Ya en lo que concierne a la temperatura del agua, se impone primeramente el estudio de la normativa reglamentaria aplicable: la denominada Norma Ambiental sobre Control de Descargas a Aguas Superficiales de la República Dominicana (de septiembre de 2012). Esta última, en su artículo 15, dispone que el valor máximo de variación de temperatura es de 3ºC, medido a cien metros aguas abajo del punto de descarga. El resultado de las mediciones de variación de temperatura en el río Ozama, plasmadas siempre en los Informes de Cumplimiento Ambiental (ICA´s), es 56.7% menos que el límite autorizado.

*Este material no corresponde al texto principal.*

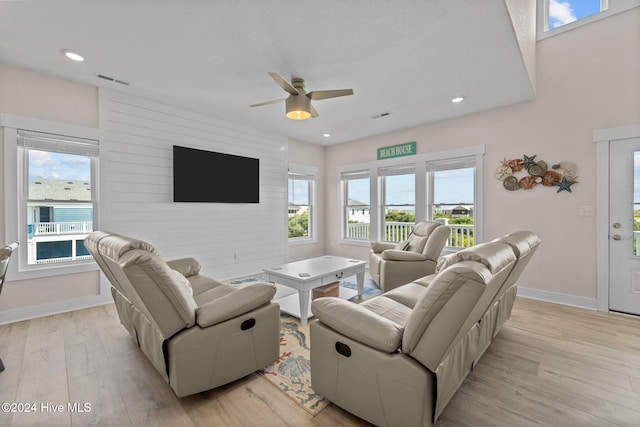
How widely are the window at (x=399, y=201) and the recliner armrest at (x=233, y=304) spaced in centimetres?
375

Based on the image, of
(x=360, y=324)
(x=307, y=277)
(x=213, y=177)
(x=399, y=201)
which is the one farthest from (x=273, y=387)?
(x=399, y=201)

Lo mismo se da con los controles de contaminación acústica previstos en la Norma Ambiental para la Protección Contra Ruido (NA-RU-001-03): los niveles de decibeles no desbordan nunca—incluso con ambas barcazas operando de manera simultánea—los límites máximos permisibles en zonas comerciales con carreteras de dos o más carriles.

 

Lo anterior es comprobable con la ciencia, con el rigor científico. De esa que una vez Adam Smith dijera —sobre la ciencia— que era el “gran antídoto contra el veneno del entusiasmo y la superstición”. La lucha por el medioambiente es digna de una mejor suerte, de no ser el instrumento malsano de intereses corporativos; unas veces movido por el arrebato enardecido de las estampidas, con mayorías orientadas por un impulso ciego; otras tantas inducido—ese instrumentalismo—por causas indudablemente espurias, pero en extremo organizadas para la consecución de objetivos estratégicos. Mas, una cosa es indudable: la agresión legal no existe.